→ **Tâche 1**
D'après l'extrait sur Nelson Mandela et le Courrier de l'UNESCO, en quelle année Mandela fit-il sa confidence au Directeur général de l'UNESCO ?
→ **Tâche 2**
Transformez en liste à puces le paragraphe de l'extrait sur Nelson Mandela et le Courrier de l'UNESCO qui commence par « Dans sa », en conservant ses faits principaux.
→ **Tâche 3**
Résumez en deux phrases l'extrait sur Nelson Mandela et le Courrier de l'UNESCO.

Dans sa cellule de prison sur Robben Island, Nelson Mandela n’avait que très peu d’opportunités de s’informer sur ce qui se passait dans le reste du monde. Plusieurs années plus tard, en 1996, il confia au Directeur général de l’UNESCO, Federico Mayor, alors en visite dans une Afrique du Sud récemment délivrée de la discrimination raciale, que le Courrier de l’UNESCO avait été sa fenêtre sur le monde. Le Président et ses anciens compagnons de prison s’étaient plu à lire le Courrier, qui l’a sensibilisé à la diversité culturelle et au patrimoine commun de l’humanité, à l’histoire de l’Afrique, ainsi qu’à l’éducation pour le développement, entre autres. Ces nombreux sujets n’avaient pas leur place dans le lexique de l’apartheid, et encore moins dans les cellules de Robben Island, a écrit plus tard Annar Cassam de l’UNESCO, présent lors cette rencontre.

→ **Données enregistrées**
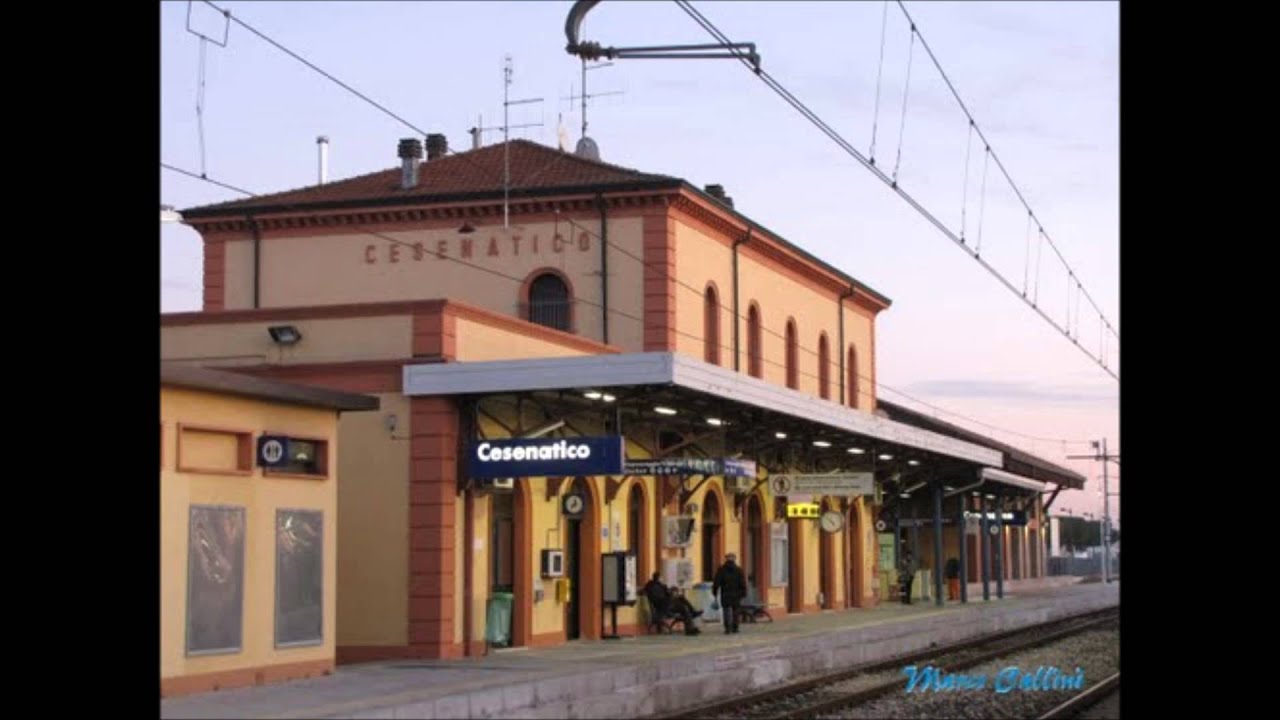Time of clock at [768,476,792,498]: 11:32
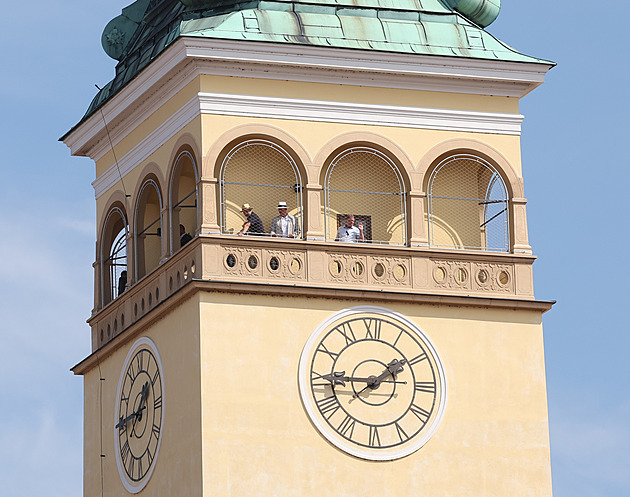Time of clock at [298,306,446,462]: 1:45
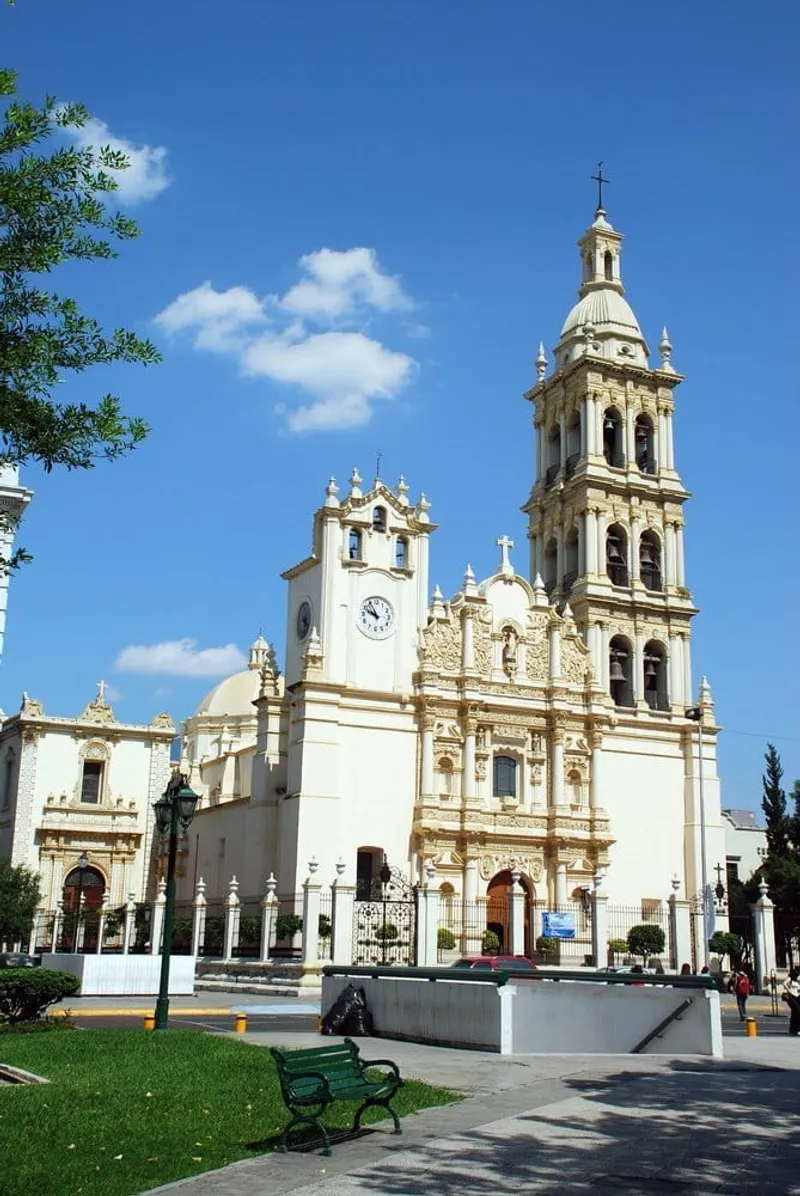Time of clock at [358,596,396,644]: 9:55
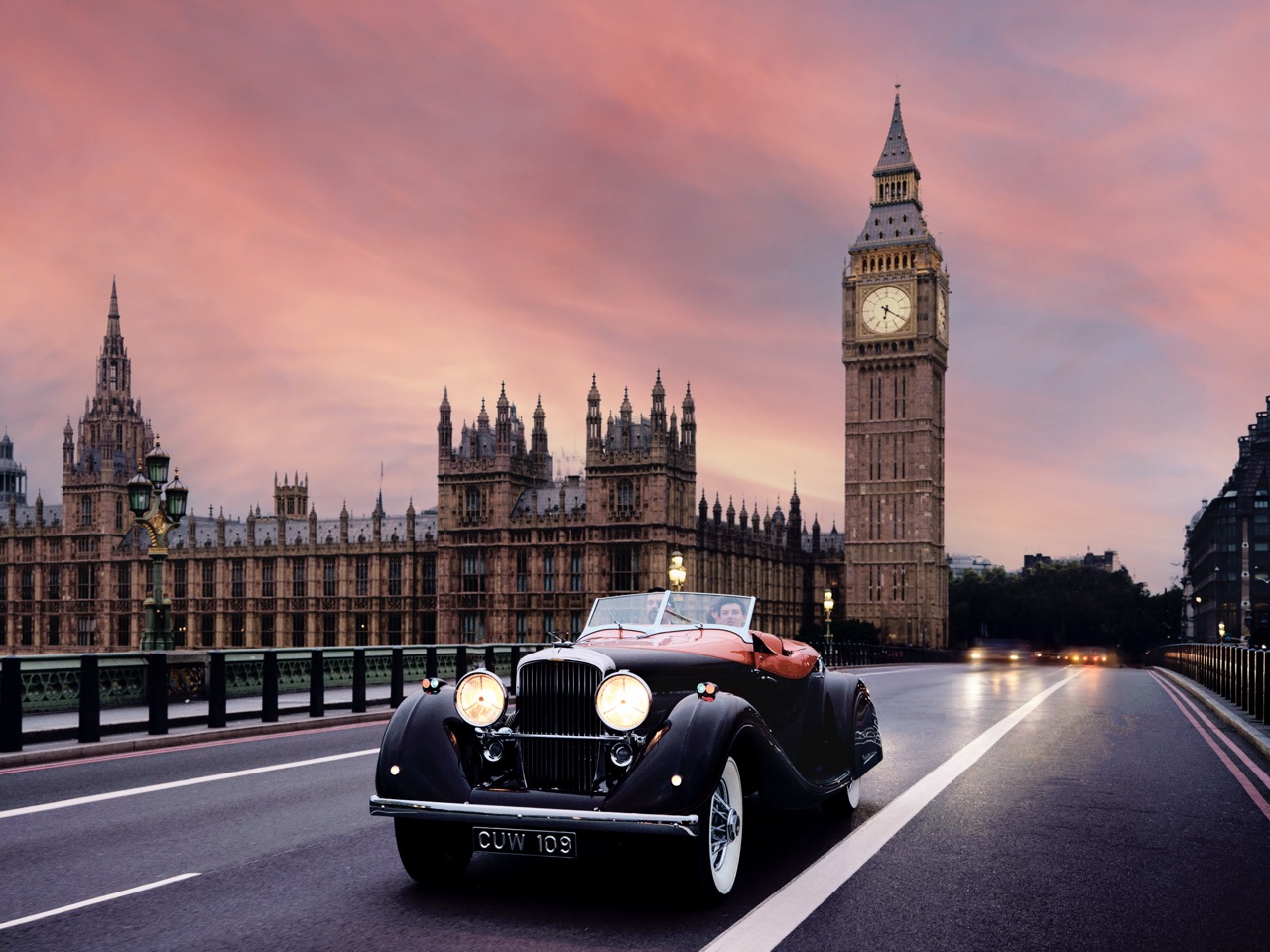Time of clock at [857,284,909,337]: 6:20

→ **Réponse 1**
En 1996.

→ **Réponse 2**
- À Robben Island, Nelson Mandela n'avait que très peu d'occasions de s'informer sur le reste du monde.
- En 1996, il confia à Federico Mayor, Directeur général de l'UNESCO en visite en Afrique du Sud, que le Courrier de l'UNESCO avait été sa fenêtre sur le monde.
- Ses anciens compagnons de prison et lui aimaient lire le Courrier, qui l'a sensibilisé entre autres à la diversité culturelle, au patrimoine commun de l'humanité, à l'histoire de l'Afrique et à l'éducation pour le développement.
- Selon Annar Cassam, de l'UNESCO, témoin de la rencontre, ces sujets n'avaient pas leur place dans le lexique de l'apartheid.

→ **Réponse 3**
Emprisonné à Robben Island et presque coupé du monde, Nelson Mandela confia en 1996 au Directeur général de l'UNESCO, Federico Mayor, que le Courrier de l'UNESCO avait été sa fenêtre sur le monde. Cette revue l'a sensibilisé notamment à la diversité culturelle, à l'histoire de l'Afrique et à l'éducation pour le développement, des sujets étrangers au lexique de l'apartheid.